Firstly, what’s a P/B ratio? It’s a easy solution to evaluate the share value (the P) of a inventory with the guide worth (the B). In easy phrases, the guide worth is an organization’s belongings minus its money owed – type of like what would possibly ‘be leftover’ if the agency stopped operations as we speak. Barclays has a share value of 389p and a guide worth per share of 556p, which implies the P/B of Barclays is 0.7.
It’s value mentioning a P/B of 0.7 is affordable all by itself. The one FTSE 100 shares with a decrease valuation are asset-rich companies like British Land.
In principle, a P/B ought to by no means go beneath one as a result of the value is lower than the worth of the belongings. A P/B of 0.7 means that an investor is paying 70p for each £1 in guide worth.
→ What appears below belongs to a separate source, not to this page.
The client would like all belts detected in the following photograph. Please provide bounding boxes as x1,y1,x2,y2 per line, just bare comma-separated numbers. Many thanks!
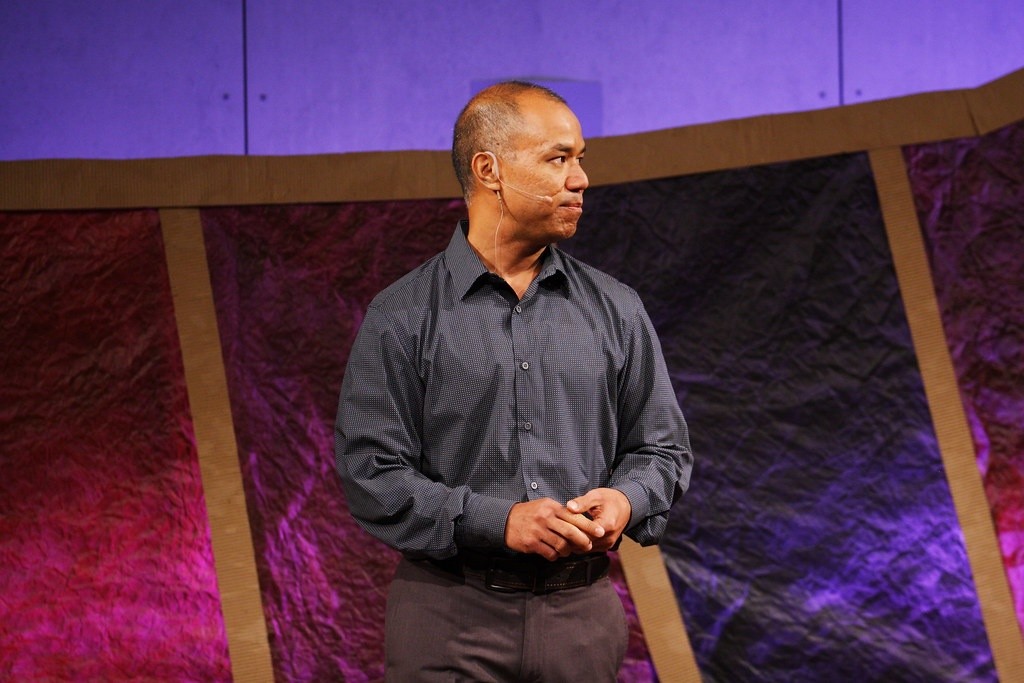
404,544,610,593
And what’s unusual about Barclays shares is how low cost it seems to be in comparison with different banks. The opposite FTSE 100 banks Lloyds (with a P/B of 1.24) and Natwest (of 1.18) are all considerably cheaper. The FTSE 100’s largest financial institution by market cap, HSBC, has a ratio of 1.4, suggesting that Barclays may be half value compared.
What’s occurring right here? What explains this?
Free lunches
There isn’t a such factor as a free lunch. And it have to be stated that the decrease Barclays valuation does include its personal baggage. Particularly, its publicity to non-public lending, particularly within the US, might have spooked buyers after the collapse of 1 such Barclays-linked property lender final yr.
Within the case of the most important distinction – that fifty% drop in comparison with HSBC – we’ve to consider that banking shares ebb and circulation with the financial system. Good financial progress means increased earnings, often. That’s why a China-focused financial institution like HSBC instructions extra of a premium due to its publicity to an financial system that’s nonetheless rising GDP at 5% a yr or so.
With all that stated, the P/B ratio is a sign that Barclays might be an inexpensive purchase right here. I feel it might be value contemplating for an investor in search of undervalued shares.